Como já anunciado, essa foi a terceira obra da companhia, e foi marcada pela chegada da Eneida Dreher da Alemanha, onde fez aulas de Tanztheater na escola de Folkwang Hochschule, em Essen. Todas as aulas eram importantes, mas reconheço que as suas aulas também influenciaram na dramaturgia do corpo no Quem É? e trabalhos posteriores do Terpsi.
A obra Quem É? foi criada em dois momentos. Estreamos a primeira parte e depois disso seguimos com a criação da segunda parte. Segundo Carlota, a primeira ideia surgiu da obra de Samuel Beckett, Esperando Godot, que trata da espera… da espera de algo que nunca chega e, depois, chamamos de Exercício sobre o medo. Ela nos perguntava: se alguém bate na porta como respondemos? E se for um desconhecido? E se for tarde da noite?

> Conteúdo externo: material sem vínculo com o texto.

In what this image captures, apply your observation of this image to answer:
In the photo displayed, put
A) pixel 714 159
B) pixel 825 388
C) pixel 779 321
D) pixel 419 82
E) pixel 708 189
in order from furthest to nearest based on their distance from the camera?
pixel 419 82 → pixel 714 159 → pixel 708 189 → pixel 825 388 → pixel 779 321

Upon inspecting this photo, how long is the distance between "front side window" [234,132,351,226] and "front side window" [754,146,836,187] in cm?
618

Carlota nos acompanhava tanto nos ensaios nos dirigindo nos processos de criação quanto por vezes, ministrando aulas. Ela trazia proposições de movimentos e nós improvisávamos a partir disso. Repetíamos ou transformávamos e ela ia nos orientando quanto a seleção deles para memorização. Nos orientava também quanto a dinâmica dos movimentos que, ao experimentarmos com a música, por vezes também ocorriam ajustes.

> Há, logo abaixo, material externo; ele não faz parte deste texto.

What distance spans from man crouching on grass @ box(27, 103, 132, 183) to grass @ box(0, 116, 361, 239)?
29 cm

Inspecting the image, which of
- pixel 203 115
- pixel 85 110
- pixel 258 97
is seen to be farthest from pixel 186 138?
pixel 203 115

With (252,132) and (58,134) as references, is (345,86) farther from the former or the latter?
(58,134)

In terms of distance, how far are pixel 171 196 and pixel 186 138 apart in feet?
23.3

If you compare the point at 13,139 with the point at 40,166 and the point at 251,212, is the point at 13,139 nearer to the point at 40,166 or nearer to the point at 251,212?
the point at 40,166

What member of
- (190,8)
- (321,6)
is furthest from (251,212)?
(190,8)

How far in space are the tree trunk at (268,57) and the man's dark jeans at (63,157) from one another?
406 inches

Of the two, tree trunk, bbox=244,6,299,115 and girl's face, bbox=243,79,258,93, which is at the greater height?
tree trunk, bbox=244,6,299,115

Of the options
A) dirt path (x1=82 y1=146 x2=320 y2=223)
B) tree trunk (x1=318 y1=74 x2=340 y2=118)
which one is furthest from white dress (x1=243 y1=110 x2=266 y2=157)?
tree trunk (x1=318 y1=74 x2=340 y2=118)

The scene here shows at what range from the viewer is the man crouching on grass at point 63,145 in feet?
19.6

As cenas eram compostas por solos e conjuntos. Alguns conjuntos eram constituídos por uma protagonista e o restante da companhia compunha a cena. A Carlota criava obras completas com a média de duração de uma hora, que era o tempo do Quem É?.
As coreografias eram montadas com a colaboração das intérpretes-criadoras a partir de improvisações, por isso costumávamos dizer que “os solos tinham a cara de cada uma de nós”. Ensaiávamos muito e a Eneida era a nossa ensaiadora, sendo que sabíamos “até quando e como devíamos respirar”. Ao ir dormir à noite, eu ficava contando como no ensaio, e o meu corpo respondia com alguns movimentos como se eu estivesse dançando. Sim, estudávamos cada movimento na música estabelecendo uma contagem.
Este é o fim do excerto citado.